IEA, OPEC reduce demand forecasts

March 27, 2006
The International Energy Agency, in its March Oil Market Report, reduced its 2006 global oil demand growth forecast by 290,000 b/d to 1.

The International Energy Agency, in its March Oil Market Report, reduced its 2006 global oil demand growth forecast by 290,000 b/d to 1.49 million b/d because of high prices for petroleum products in Southeast Asia (OGJ Online, Mar. 14, 2006).

Deutsche Bank AG described the reduction as “a bold step” for IEA. Although regional economic activity remains relatively strong, IEA estimates oil consumption in Indonesia could decline as much as 20% in 2006 because of rising fuel prices. Deutsche Bank said, “New car sales in Europe are about 50% diesel-powered, and this is supporting rising efficiency. The situation in China remains murky as usual, but it appears that demand there has settled into a more routine growth pattern than the extraordinary increases of 2003-04.”

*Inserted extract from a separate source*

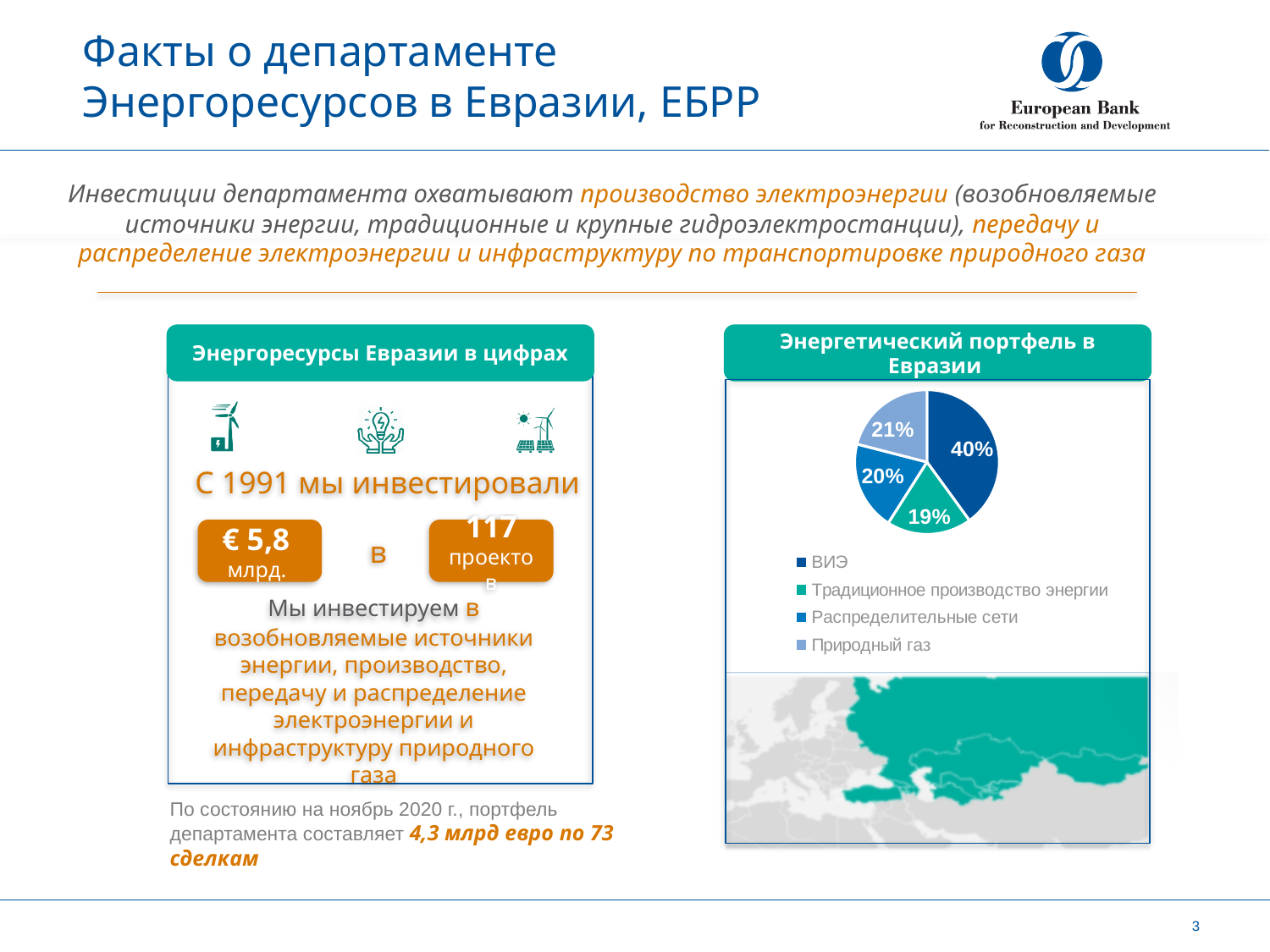
In the pie chart "Энергетический портфель в Евразии", what is the difference in percentage points between ВИЭ and Природный газ? 19 In the pie chart "Энергетический портфель в Евразии", what share does Распределительные сети have? 20% In the pie chart "Энергетический портфель в Евразии", which is larger: Распределительные сети or Традиционное производство энергии? Распределительные сети How many slices does the pie chart "Энергетический портфель в Евразии" have? 4 How many entries does the legend of the pie chart "Энергетический портфель в Евразии" list? 4 What kind of chart is shown under the title "Энергетический портфель в Евразии"? pie chart In the pie chart "Энергетический портфель в Евразии", what share does Природный газ have? 21% In the pie chart "Энергетический портфель в Евразии", what share does Традиционное производство энергии have? 19% In the pie chart "Энергетический портфель в Евразии", what colour is the ВИЭ slice? dark blue In the pie chart "Энергетический портфель в Евразии", which category has the largest share? ВИЭ In the pie chart "Энергетический портфель в Евразии", which category has the smallest share? Традиционное производство энергии In the pie chart "Энергетический портфель в Евразии", what share does ВИЭ have? 40%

However, Jacques Rousseau at Friedman, Billings, Ramsey & Co. Inc., Arlington, Va., said: “IEA’s prior forecast appeared too optimistic, given that last year’s demand increase was only 1 million b/d, forecasts are similar for both 2005 and 2006 global GDP [gross domestic product], and because we believe that sustained high crude oil prices should slow consumption, especially in non-OECD [Organization for Economic Cooperation and Development] regions.” He said fundamentals are “softening,” but the main reason crude prices have increased over the past few years-the lack of spare upstream and downstream capacity-hasn’t changed.

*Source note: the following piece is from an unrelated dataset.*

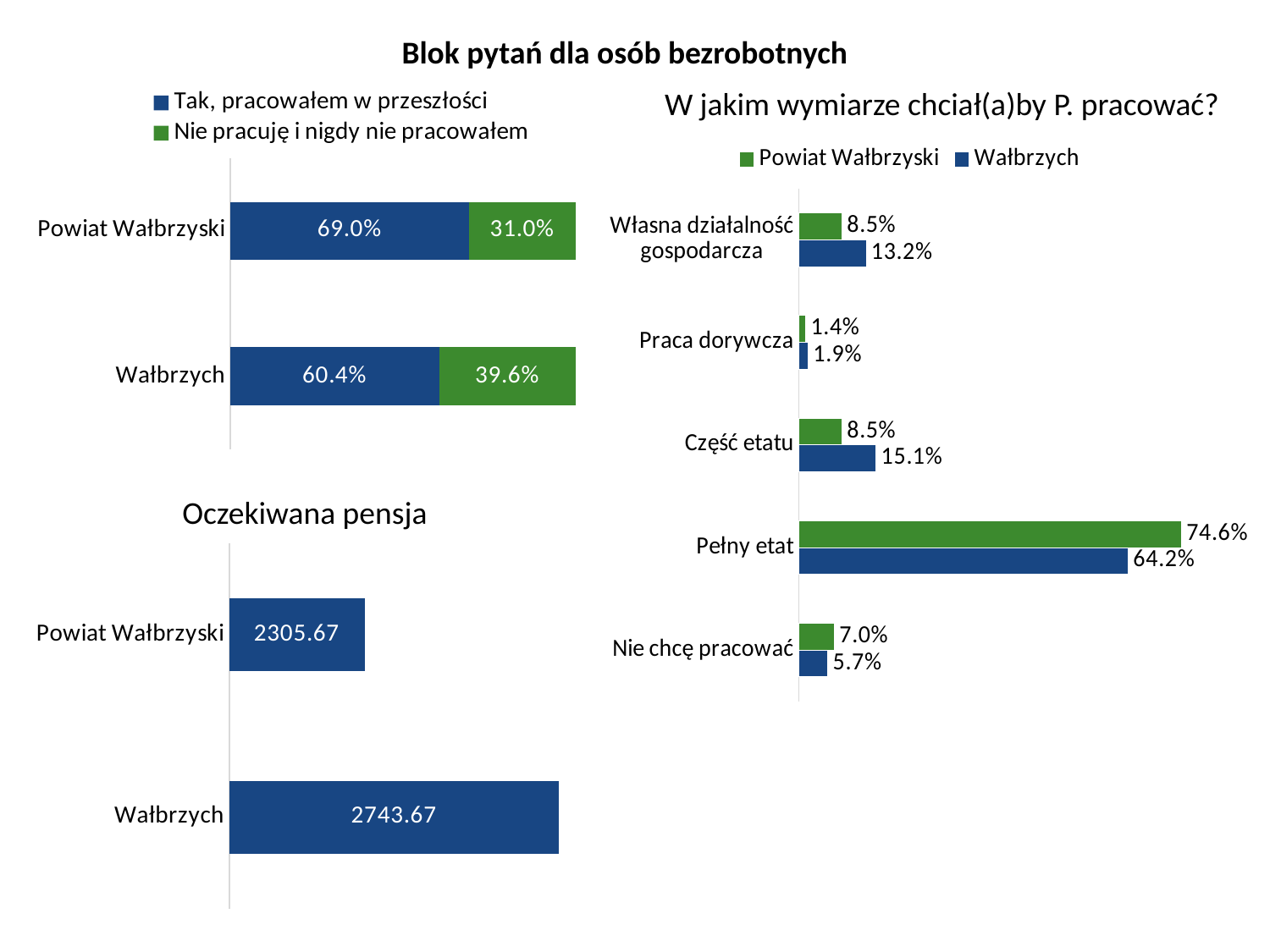
In the chart 'Oczekiwana pensja', what is the difference between the values for Wałbrzych and Powiat Wałbrzyski? 438.00 In the chart 'W jakim wymiarze chciał(a)by P. pracować?', what is the value for Pełny etat in the Powiat Wałbrzyski series? 74.6% In the top-left stacked bar chart, how many series does the legend list? 2 In the chart 'Oczekiwana pensja', what is the value for Wałbrzych? 2743.67 In the top-left stacked bar chart, what is the value of 'Tak, pracowałem w przeszłości' for Powiat Wałbrzyski? 69.0% In the chart 'Oczekiwana pensja', what is the value for Powiat Wałbrzyski? 2305.67 In the chart 'Oczekiwana pensja', which category has the higher value? Wałbrzych In the chart 'W jakim wymiarze chciał(a)by P. pracować?', how many categories are shown? 5 In the chart 'W jakim wymiarze chciał(a)by P. pracować?', what is the value for Część etatu in the Wałbrzych series? 15.1% In the top-left stacked bar chart, what is the value of 'Nie pracuję i nigdy nie pracowałem' for Wałbrzych? 39.6% In the chart 'W jakim wymiarze chciał(a)by P. pracować?', which category has the lowest value in the Wałbrzych series? Praca dorywcza In the chart 'W jakim wymiarze chciał(a)by P. pracować?', what is the difference between the Powiat Wałbrzyski and Wałbrzych values for Pełny etat? 10.4%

IEA raised its projected 2006 “call” on the Organization of Petroleum Exporting Counties (the amount of crude the cartel will need to produce to balance global supply and demand) to 29 million b/d, just below the group’s estimated sustainable production capacity of 30 million b/d (excluding Iraq). “However, this includes the addition of Venezuelan heavy oil production into the analysis,” Rousseau said (OGJ Online, Mar. 14, 2006).

OPEC’s outlook

OPEC subsequently reduced its 2006 projection of global oil demand growth by 110,000 b/d to 1.46 million b/d. The cartel expects global demand to average 84.5 million b/d this year, with OPEC supplying 28.4 million b/d. OPEC ministers earlier this month voted to maintain their current production quota of 28 million b/d until the group’s next meeting June 1 in Venezuela. However, the US Energy Information Administration said the 10 OPEC members affected by that quota actually produced 27.9 million b/d in February (OGJ Online, Mar. 9, 2006).

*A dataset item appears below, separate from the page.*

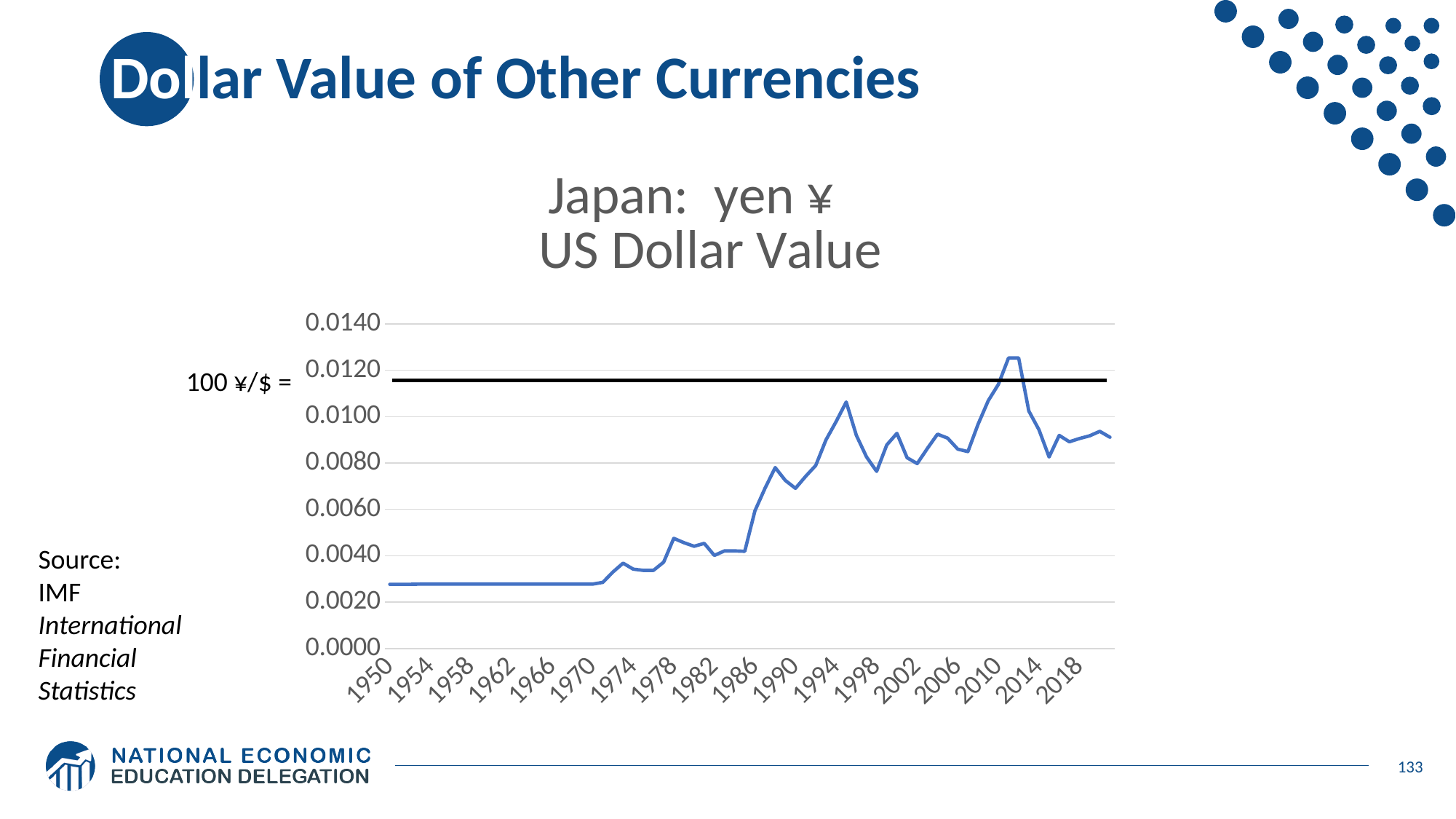
Is the value for 1970 greater or less than 0.0040? less Overall, does the US dollar value of the yen rise or fall from 1950 to 2018? rise Is the value for 2018 greater or less than 0.0080? greater What kind of chart is shown on the slide? line chart Is the peak value reached in the early 2010s greater or less than 0.0120? greater What is the title of the chart? Japan: yen ¥ US Dollar Value How many year labels are shown on the x axis? 18 What label is attached to the horizontal black reference line on the chart? 100 ¥/$ = In which decade does the line reach its highest value? 2010s Which is larger, the value for 1950 or the value for 2018? 2018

Meanwhile, Iraq said its crude oil exports increased in early March by 2% to 1.46 million b/d as weather improved at its Basra export terminal in the south. Iraqi officials said production problems had reduced output of its northern oil fields to 245,000 b/d from 400,000 b/d in February. Its northern production was piped to Iraqi refineries or put in storage, with no exports through Iraq’s northern pipeline to the export terminal in Ceyhan, Turkey.

Deutsche Bank analysts expressed concern about OPEC’s ability to maintain its crude output “at the implied required levels for the second half of 2006 in view of serious production issues in Iraq, Nigeria, Venezuela, and Iran.” They said, “We suspect that actual spare capacity in OPEC is not growing much.” IEA lowered its assessment of North American demand by 100,000 b/d because of reduced use of fuel oil as the result of switching dual-fuel boilers to less expensive natural gas. It cut its non-OPEC global crude oil supply growth outlook by 155,000 b/d, primarily because of weaker former Soviet Union and African levels. IEA now calls for a 1.2 million b/d increase in non-OPEC supply, driven by production growth in the former Soviet Union, Africa, and Latin America. “This is well above the 850,000 b/d 5-year historical average and could be further reduced later in the year, in our view,” said Rousseau.

“Markets and OPEC ministers are reflecting some unease over the direction of the fundamentals, but geopolitical concerns continue to dominate oil trading activity,” said Deutsche Bank analysts. They said: “The biggest threat to growth in global oil demand is likely to come in the form of a slowdown in [gross domestic product] either from the slow rise in interest rates as central bankers tackle inflation, a quick shot to consumer confidence that would accompany fear of supply interruption (a confrontation with Iran?), or the impact of an unpredictable avian flu pandemic. Another possible source of demand pressure, however, could come in the form of the relentless impact of prices and policy decisions on consumer demand.”

Iran offered to talk to US officials about its proposed nuclear program, apparently easing fears of a growing diplomatic crisis. The administration of President George W. Bush said Iran’s nuclear ambitions are the biggest challenge to the US and has not ruled out the preemptive use of force.